---- SELECTED TEXT
The cache loader interface is defined in org.jboss.cache.loader.CacheLoader as follows (edited for brevity):

public interface CacheLoader extends Service {

   /**
    * Sets the configuration. Will be called before {@link #create()} and {@link #start()}
    * @param props A set of properties specific to a given CacheLoader
    */
   void setConfig(Properties props);

   void setCache(TreeCache c);


   /**
    * Returns a list of children names, all names are <em>relative</em>. Returns null if the parent node is not found.
    * The returned set must not be modified, e.g. use Collections.unmodifiableSet(s) to return the result
    * @param fqn The FQN of the parent
    * @return Set<String>. A list of children. Returns null if no children nodes are present, or the parent is
    * not present
    */
   Set getChildrenNames(Fqn fqn) throws Exception;


   /**
    * Returns the value for a given key. Returns null if the node doesn't exist, or the value is not bound
    */
   Object get(Fqn name, Object key) throws Exception;


   /**
    * Returns all keys and values from the persistent store, given a fully qualified name.
    * 
    * NOTE that the expected return value of this method has changed from JBossCache 1.2.x 
    * and before!  This will affect cache loaders written prior to JBossCache 1.3.0 and such 
    * implementations should be checked for compliance with the behaviour expected.
    *  
    * @param name
    * @return Map<Object,Object> of keys and values for the given node. Returns null if the node is not
    * found.  If the node is found but has no attributes, this method returns an empty Map.
    * @throws Exception
    */
   Map get(Fqn name) throws Exception;



   /**
    * Checks whether the CacheLoader has a node with Fqn
    * @return True if node exists, false otherwise
    */
   boolean exists(Fqn name) throws Exception;


   /**
    * Inserts key and value into the attributes hashmap of the given node. If the node does not exist, all
    * parent nodes from the root down are created automatically
    */
   void put(Fqn name, Object key, Object value) throws Exception;

   /**
    * Inserts all elements of attributes into the attributes hashmap of the given node, overwriting existing
    * attributes, but not clearing the existing hashmap before insertion (making it a union of existing and
    * new attributes)
    * If the node does not exist, all parent nodes from the root down are created automatically
    * @param name The fully qualified name of the node
    * @param attributes A Map of attributes. Can be null
    */
   void put(Fqn name, Map attributes) throws Exception;

   /**
    * Inserts all modifications to the backend store. Overwrite whatever is already in
    * the datastore.
    * @param modifications A List<Modification> of modifications
    * @throws Exception
    */
   void put(List modifications) throws Exception;

   /** Removes the given key and value from the attributes of the given node. No-op if node doesn't exist */
   void remove(Fqn name, Object key) throws Exception;

   /**
    * Removes the given node. If the node is the root of a subtree, this will recursively remove all subnodes,
    * depth-first
    */
   void remove(Fqn name) throws Exception;

   /** Removes all attributes from a given node, but doesn't delete the node itself */
   void removeData(Fqn name) throws Exception;


   /**
    * Prepare the modifications. For example, for a DB-based CacheLoader:
    * <ol>
    * <li>Create a local (JDBC) transaction
    * <li>Associate the local transaction with <code>tx</code> (tx is the key)
--------
---- DATA LINES
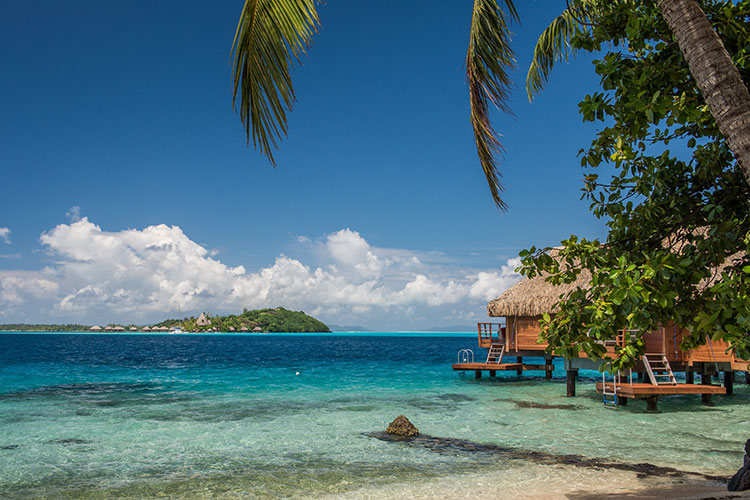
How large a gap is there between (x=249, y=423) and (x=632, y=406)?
10.7 m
--------
- _WORK TO DO_
a) Translate this sentence from the cache loader interface into Spanish: "If the node does not exist, all parent nodes from the root down are created automatically."
b) Write the next part of the cache loader interface, picking up after its last line.

- _RESPONSES FOR EACH TASK_
a) Si el nodo no existe, todos los nodos padre, desde la raíz hacia abajo, se crean automáticamente.

b)
    * <li>Execute the coresponding SQL statements against the DB (statements derived from modifications)
    * </ol>
    * For non-transactional CacheLoader (e.g. file-based), this could be a null operation
    * @param tx            The transaction, just used as a hashmap key
    * @param modifications List<Modification>, a list of all modifications within the given transaction
    * @param one_phase     Persist immediately and (for example) commit the local JDBC transaction as well. When true,
    *                      we won't get a {@link #commit(Object)} or {@link #rollback(Object)} method call later
    */
   void prepare(Object tx, List modifications, boolean one_phase) throws Exception;

   /**
    * Commit the transaction. A DB-based CacheLoader would look up the local JDBC transaction asociated
    * with <code>tx</code> and commit that transaction<br/>
    * Non-transactional CacheLoaders could simply write the data that was previously saved transiently under the
    * given <code>tx</code> key, to (for example) a file system (note this only holds if the previous prepare() did
    * not define one_phase=true
    */
   void commit(Object tx) throws Exception;

   /**
    * Roll the transaction back. A DB-based CacheLoader would look up the local JDBC transaction asociated
    * with <code>tx</code> and roll back that transaction
    */
   void rollback(Object tx);

   /**
    * Fetch the entire state for this cache from secondary storage (disk, DB) and return it as a byte buffer.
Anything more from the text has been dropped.